W najnowszym artykule opublikowanym w periodyku Planetary Science Journal zespół naukowców postanowił oszacować, ile materii może docierać do Układu Słonecznego z pobliskiego układu Alfa Centauri.
Alfa Centauri to układ trzech gwiazd znajdujących się najbliżej Słońca. Mamy tutaj do czynienia z dwoma gwiazdami podobnymi do Słońca i jednym czerwonym karłem (Proxima Centauri). Odległość całego układu od Słońca to około 4,25 roku świetlnego.
Autorzy opracowania przekonują, że ów układ wskutek interakcji grawitacyjnych między gwiazdami i planetami krążącymi wokół nich stale wyrzuca strumień materii różnych rozmiarów w przestrzeń międzygwiezdną. Według badaczy możemy tutaj mówić o materii w postaci zarówno mikroskopijnych cząstek, jak i obiektów o średnicy ponad 100 metrów. Jeżeli tak faktycznie jest, to przynajmniej część z tej materii może zmierzać i docierać do Układu Słonecznego.
Czytaj także: Tajemnica planetoidy Oumuamua wyjaśniona. Dlaczego tak dziwnie się zachowywała?
Warto tutaj jednak podkreślić, że nie oznacza to, że wkrótce znajdziemy znajdować kolejne obiekty podobne do Oumuamua, przelatujące w pobliżu Słońca czy Ziemi. Szansa na spotkanie takich „odłamków” z Alfa Centauri w naszym otoczeniu jest wciąż ekstremalnie niska. Naukowcy szacują, że szansa na to, że obiekt międzygwiezdny znajdzie się w odległości dziesięciu jednostek astronomicznych od Słońca, wynosi tylko jedną na milion, a pamiętajmy, że aby doszło do wykrycia takiego obiektu, musi on wypadać w górnej granicy rozmiarów, tj. musiałby mieć kilkadziesiąt, kilkaset metrów średnicy. Jakby nie patrzeć, cząstek o rozmiarach ziarna pyłu kosmicznego nie zauważylibyśmy, nawet gdyby uderzyły bezpośrednio w Ziemię.

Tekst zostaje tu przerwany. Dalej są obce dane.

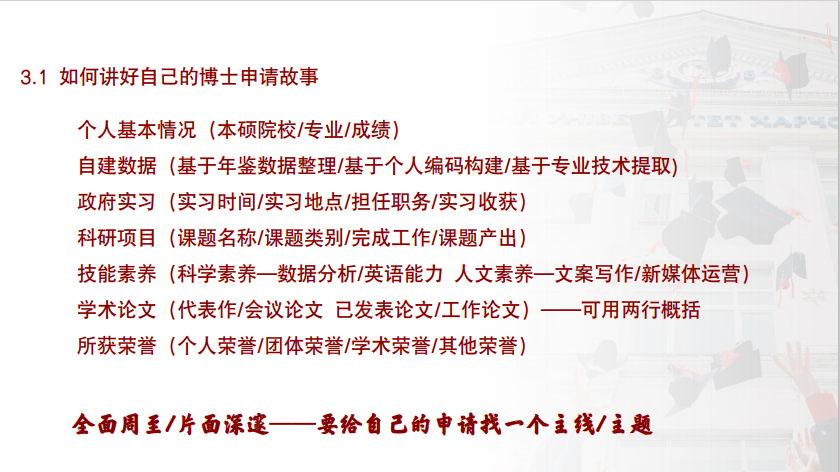 3.1 如何讲好自己的博士申请故事

个人基本情况（本硕院校/专业/成绩）
自建数据（基于年鉴数据整理/基于个人编码构建/基于专业技术提取)
政府实习（实习时间/实习地点/担任职务/实习收获）
科研项目（课题名称/课题类别/完成工作/课题产出）
技能素养（科学素养—数据分析/英语能力 人文素养—文案写作/新媒体运营）
学术论文（代表作/会议论文 已发表论文/工作论文）——可用两行概括
所获荣誉（个人荣誉/团体荣誉/学术荣誉/其他荣誉）

全面周至/片面深邃——要给自己的申请找一个主线/主题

Nie zmienia to jednak faktu, że w liczbach bezwzględnych obiektów tego typu może być naprawdę sporo. Naukowcy szacują, że w Układzie Słonecznym — w najszerszym tego określenia znaczeniu, tj. w sferze wykreślanej przez Obłok Oorta — może znajdować się ponad milion obiektów o średnicy większej niż 100 metrów, pochodzących z układu Alfa Centauri. Zważając jednak na to, że Obłok Oorta rozciąga się na odległość nawet roku świetlnego od Słońca, to dostrzeżenie tych obiektów znajduje się daleko poza możliwościami instrumentów obserwacyjnych.
Statystyka wskazuje jednak, że około dziesięciu obiektów z Alfa Centauri (w tym także tych mikroskopijnych) może docierać do atmosfery Ziemi. Istnieje zatem niezerowa szansa, że uda się kiedyś odkryć meteoryt, który okaże się pochodzić z jednej z egzoplanet układu Alfa Centauri. W ten sposób uzyskalibyśmy wgląd w budowę światów oddalonych o całe lata świetlne, do których dotarcie współczesnym sondom kosmicznym zajęłoby kilkadziesiąt tysięcy lat.
Czytaj także: Oumuamua. Już wiemy, skąd może pochodzić “kosmiczna osobliwość”, która nas odwiedziła w 2017 roku
Alfa Centauri obecnie zbliża się do Układu Słonecznego. Za około 28 000 lat osiągnie najbliższy punkt, nieco ponad trzy lata świetlne od nas. Teoretycznie wtedy w kierunku Słońca powinno docierać jeszcze więcej materii z tego układu trzech gwiazd i ich planet.
Tak czy inaczej, powyższe badania pokazują jednak wyraźnie, że izolacja Układu Słonecznego w przestrzeni międzygwiezdnej jest tylko pozorna. Fakt, że my nie jesteśmy w stanie dotrzeć do najbliższych gwiazd, nie oznacza, że materia z ich otoczenia samoistnie nie jest w stanie dotrzeć w otoczenie Słońca. Zrozumienie mechanizmów takiego międzygwiezdnego transportu może nam umożliwić nowe sposoby badania innych układów planetarnych.